* _WHAT YOU SHOULD DO_: Print each line exactly as it is given.

==== DATA TO USE

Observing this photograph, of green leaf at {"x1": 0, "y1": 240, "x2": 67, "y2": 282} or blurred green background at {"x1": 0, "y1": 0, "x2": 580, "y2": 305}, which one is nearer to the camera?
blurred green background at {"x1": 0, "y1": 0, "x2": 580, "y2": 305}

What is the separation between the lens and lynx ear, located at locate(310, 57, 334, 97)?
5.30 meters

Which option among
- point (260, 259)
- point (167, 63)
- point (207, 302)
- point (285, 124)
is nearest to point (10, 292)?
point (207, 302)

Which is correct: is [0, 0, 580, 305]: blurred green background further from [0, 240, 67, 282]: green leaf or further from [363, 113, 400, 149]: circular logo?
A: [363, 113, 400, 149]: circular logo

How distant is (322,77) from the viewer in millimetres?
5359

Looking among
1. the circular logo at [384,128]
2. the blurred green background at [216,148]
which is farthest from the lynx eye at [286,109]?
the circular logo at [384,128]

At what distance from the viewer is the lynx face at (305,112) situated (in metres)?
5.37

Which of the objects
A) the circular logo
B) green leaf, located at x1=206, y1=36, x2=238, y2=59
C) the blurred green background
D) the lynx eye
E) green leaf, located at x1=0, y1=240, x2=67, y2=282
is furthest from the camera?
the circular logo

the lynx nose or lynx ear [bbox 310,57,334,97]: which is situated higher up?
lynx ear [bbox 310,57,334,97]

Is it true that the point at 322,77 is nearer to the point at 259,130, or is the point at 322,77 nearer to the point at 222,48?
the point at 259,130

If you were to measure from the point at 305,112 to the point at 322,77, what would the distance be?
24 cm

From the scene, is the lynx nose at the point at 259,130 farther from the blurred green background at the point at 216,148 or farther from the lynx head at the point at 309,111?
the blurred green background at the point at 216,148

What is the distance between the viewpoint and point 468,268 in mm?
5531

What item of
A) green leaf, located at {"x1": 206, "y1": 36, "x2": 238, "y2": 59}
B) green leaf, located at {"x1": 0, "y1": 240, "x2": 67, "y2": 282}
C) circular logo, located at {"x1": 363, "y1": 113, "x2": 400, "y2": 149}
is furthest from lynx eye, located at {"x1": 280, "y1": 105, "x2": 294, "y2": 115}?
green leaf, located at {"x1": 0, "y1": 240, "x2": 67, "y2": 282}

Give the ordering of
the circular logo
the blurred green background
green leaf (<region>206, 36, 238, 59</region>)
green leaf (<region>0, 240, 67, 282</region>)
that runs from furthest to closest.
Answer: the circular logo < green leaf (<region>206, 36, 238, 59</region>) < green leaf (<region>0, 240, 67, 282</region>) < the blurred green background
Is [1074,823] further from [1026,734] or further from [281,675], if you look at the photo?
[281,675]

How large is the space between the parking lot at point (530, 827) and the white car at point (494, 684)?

========

* _FINAL RESULT_:
Observing this photograph, of green leaf at {"x1": 0, "y1": 240, "x2": 67, "y2": 282} or blurred green background at {"x1": 0, "y1": 0, "x2": 580, "y2": 305}, which one is nearer to the camera?
blurred green background at {"x1": 0, "y1": 0, "x2": 580, "y2": 305}

What is the separation between the lens and lynx ear, located at locate(310, 57, 334, 97)?
5.30 meters

Which option among
- point (260, 259)
- point (167, 63)
- point (207, 302)
- point (285, 124)
is nearest to point (10, 292)?
point (207, 302)

Which is correct: is [0, 0, 580, 305]: blurred green background further from [0, 240, 67, 282]: green leaf or further from [363, 113, 400, 149]: circular logo?
A: [363, 113, 400, 149]: circular logo

How distant is (322,77) from the viewer in millimetres?
5359

Looking among
1. the circular logo at [384,128]
2. the blurred green background at [216,148]
which is farthest from the lynx eye at [286,109]?
the circular logo at [384,128]

At what distance from the viewer is the lynx face at (305,112) situated (in metres)?
5.37

Which of the objects
A) the circular logo
B) green leaf, located at x1=206, y1=36, x2=238, y2=59
C) the blurred green background
D) the lynx eye
E) green leaf, located at x1=0, y1=240, x2=67, y2=282
is furthest from the camera?
the circular logo

the lynx nose or lynx ear [bbox 310,57,334,97]: which is situated higher up?
lynx ear [bbox 310,57,334,97]

Is it true that the point at 322,77 is nearer to the point at 259,130, or is the point at 322,77 nearer to the point at 222,48?
the point at 259,130

If you were to measure from the point at 305,112 to the point at 322,77, what would the distance be?
24 cm

From the scene, is the lynx nose at the point at 259,130 farther from the blurred green background at the point at 216,148 or farther from the lynx head at the point at 309,111?
the blurred green background at the point at 216,148

What is the distance between the viewpoint and point 468,268 in mm?
5531

What item of
A) green leaf, located at {"x1": 206, "y1": 36, "x2": 238, "y2": 59}
B) green leaf, located at {"x1": 0, "y1": 240, "x2": 67, "y2": 282}
C) circular logo, located at {"x1": 363, "y1": 113, "x2": 400, "y2": 149}
is furthest from lynx eye, located at {"x1": 280, "y1": 105, "x2": 294, "y2": 115}?
green leaf, located at {"x1": 0, "y1": 240, "x2": 67, "y2": 282}

Give the ordering of
the circular logo
the blurred green background
green leaf (<region>206, 36, 238, 59</region>)
green leaf (<region>0, 240, 67, 282</region>)
that runs from furthest to closest.
Answer: the circular logo < green leaf (<region>206, 36, 238, 59</region>) < green leaf (<region>0, 240, 67, 282</region>) < the blurred green background
Is [1074,823] further from [1026,734] or further from [281,675], if you look at the photo?
[281,675]

How large is the space between the parking lot at point (530, 827) and the white car at point (494, 684)?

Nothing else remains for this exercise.